By Guest Contributor Gunnar Hansen, CPA, Financial Executive
My first adventure with getting a horse in a trailer taught me some valuable lessons in leadership.
It all began when I tried to get a horse into a trailer who did not want to be in the trailer. I'm not a small man (at 6'5", 200+), but if a 1,200 lb horse does not want to get into a trailer, it will not happen no matter how much you try.
After 45 minutes of sweaty, frustrating attempts, my loving wife asked if she could give it a try. She proceeded to pick up the lead line and walk the horse into the trailer. Utterly dumbfounded as to how this could happen, I relayed my story to an old cowboy looking for some sage advice.
After listening to my story he thought for a moment then said "You have to be smarter than the horse". Not wanting to spread my ignorance any further I nodded and thought 'I'm smarter than a horse...aren't I?'
Several weeks later I was working with the same said horse when I received some more sage advice, "You need to make the horse want to be in the trailer". You would have thought that all this cowboy logic would have driven me over the edge.
This time, willing to press my ignorance I asked, "Why would a horse want to be in the trailer?"
The answer was simply, "Make all other areas where it does not want to be". Then it hit me:
I had to stop wanting the horse in the trailer and had to start
convincing the horse to want to be in the trailer.
That is, I had to be smarter than the horse. For the next half an hour I exercised the horse by having her trot on a lead line, working up a sweat (for both me and the horse).
Then we stopped and I presented the horse with the opportunity to rest inside the trailer. The horse declined my offer, so we began exercising some more. After several more minutes, I presented the opportunity for the horse to again rest in the trailer.
She took a few steps into the trailer. Building on this minor success, we completed a few more repetitions of exercising and asking, after which the horse was finally ready to be in the trailer.
That horse taught me some valuable lessons.
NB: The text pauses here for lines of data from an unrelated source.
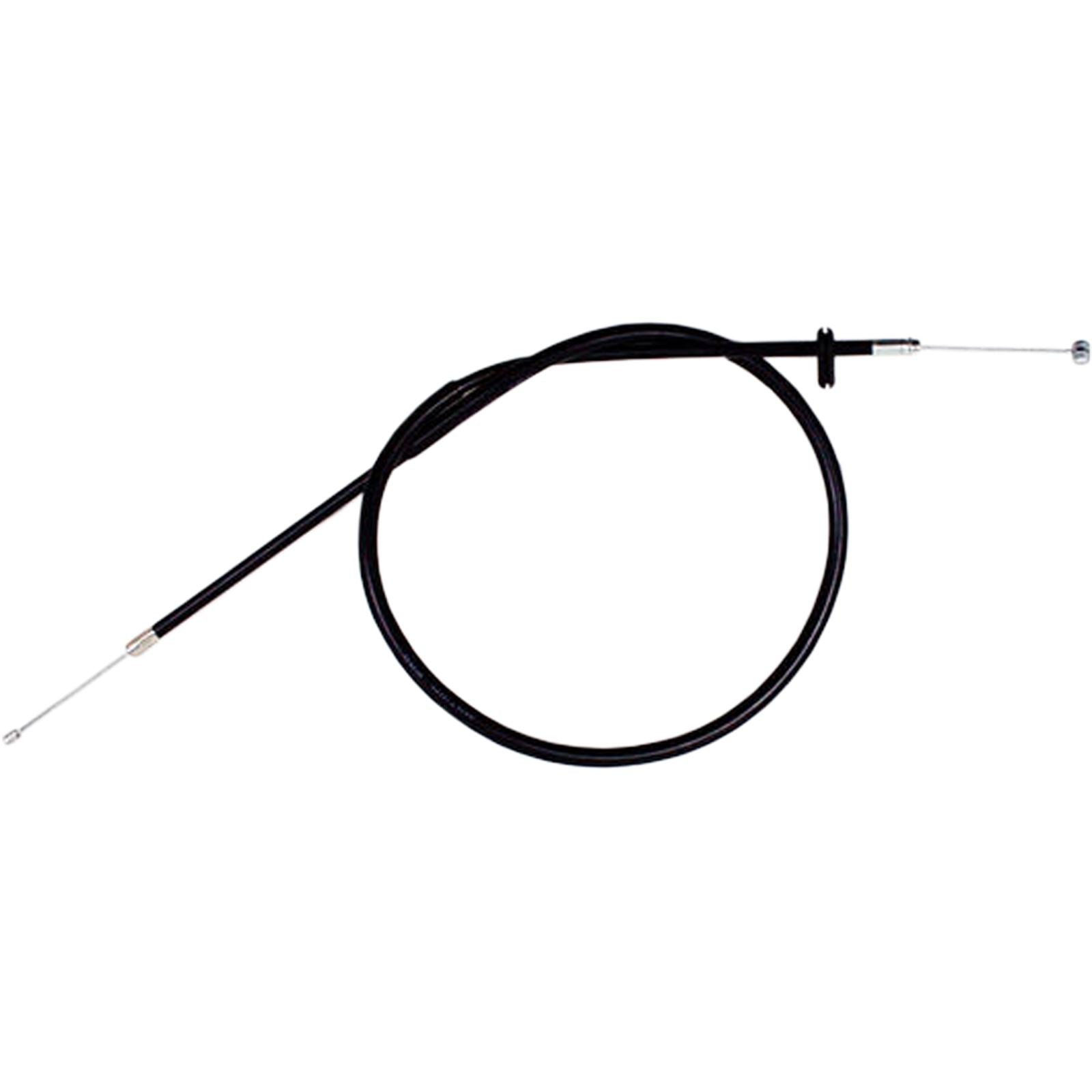 Motion Pro Black Vinyl Throttle Cable 02-0077_196519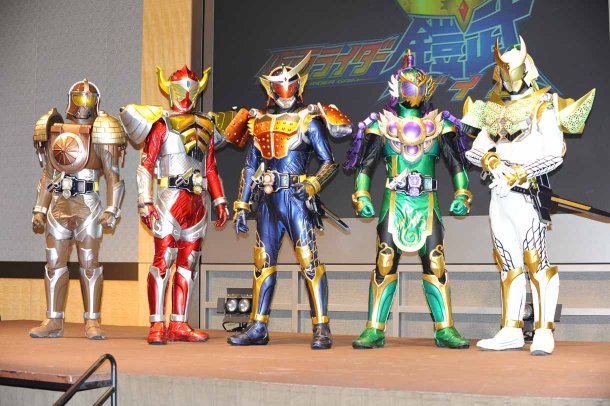 仮面ライダー鎧武 : オレ的ゲーム速報@刃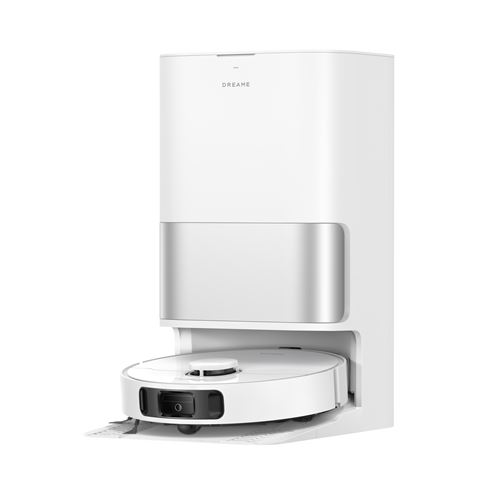 Robot aspirateur Dreame D30 Ultra 25 000 Pa Blanc État correct - Dreame reconditionné disponible sur Fnac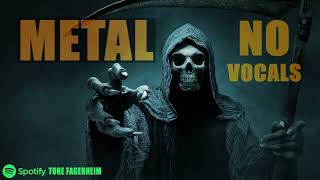 Metalcore  No Vocals  Compilation  New Songs 2022 [upl. by Erhart]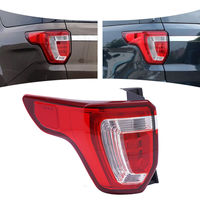 Feu arrière à LED pour Ford Explorer BASE 2016-2019 | XLT | LIMITED | PLATINUM Feu arrière pour feu stop FO2800251 FB5Z13405A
1) If you are not being genuine, it shows. Why did I have a hard time getting the horse in the trailer while my wife could simply walk the horse in the trailer? I started out 'assuming' the horse wanted to go in the trailer simply because I wanted her to, while my wife asked if it would go in. Even without words, your body language and attitude speak volumes.
2) Listen. Don't pretend that you know everything or assume you know what some else is talking about. Listen and ask questions, people (and horses) like to be heard.
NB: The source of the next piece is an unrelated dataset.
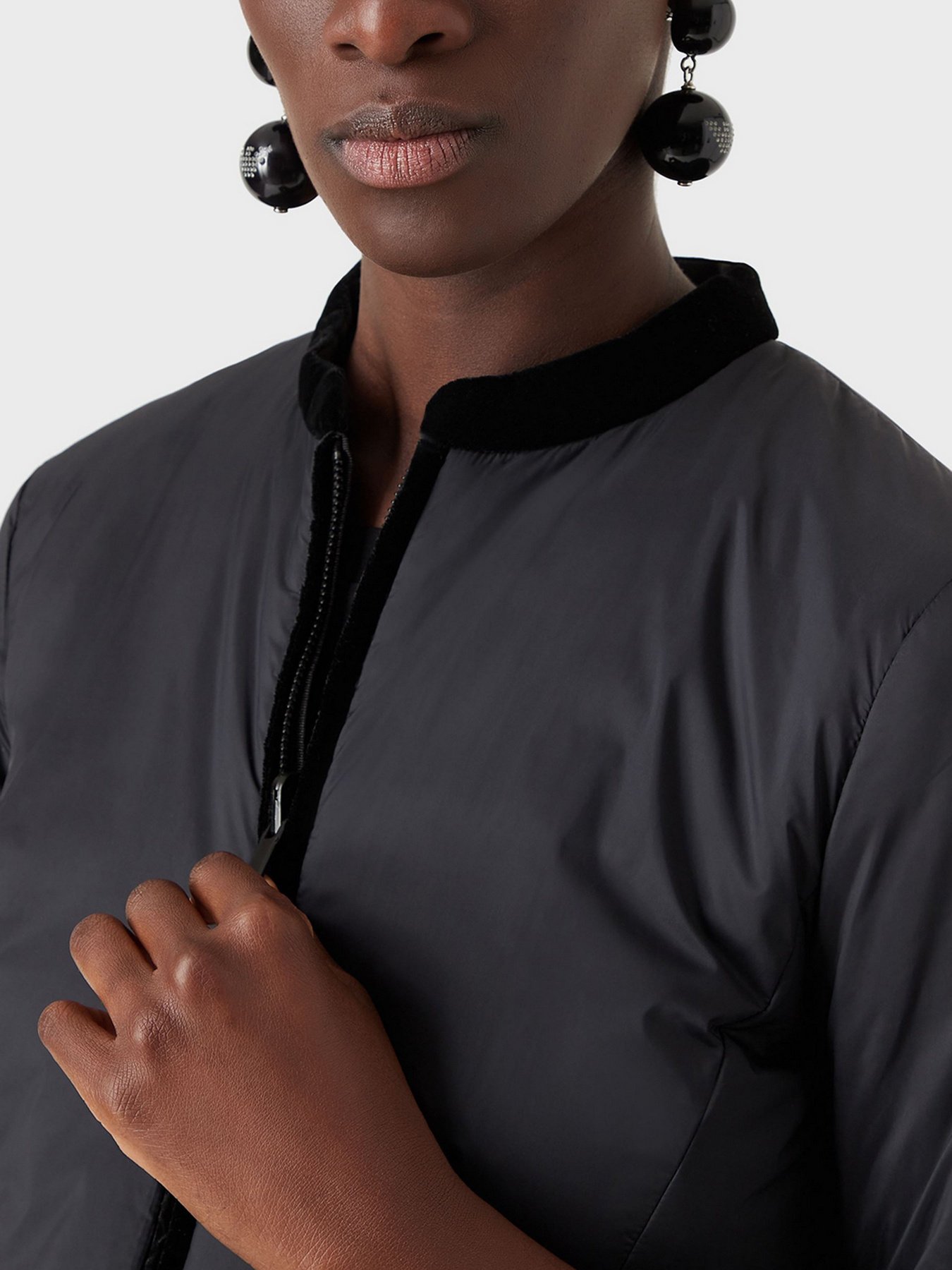 Демисезонная куртка Emporio Armani модель 8N2B01-2NKBZ-0999 Фото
3) Third, understand the motivation which will be critical in accomplishing a goal. Remember, it's what motivates others that count.
4) You have to believe. Your confidence illuminates like a beacon for others to see. If you believe something can be accomplished, others will be more willing to believe it and follow your lead.
People are not horses. Yet like people, horses have an innate ability to read people, which has evolved out of their survival. They will follow a strong leader.
It is this insight into a horse's brain which has taught me to be a better leader. Given enough tools and brute strength, I (and several of my friends) could physically make a horse get in a trailer. However, the horse will not be mentally in the trailer.
Likewise, you may be able to make someone follow your ideas, but they will be more willing to support you if you think like a front end of horse rather than act like a back end of one.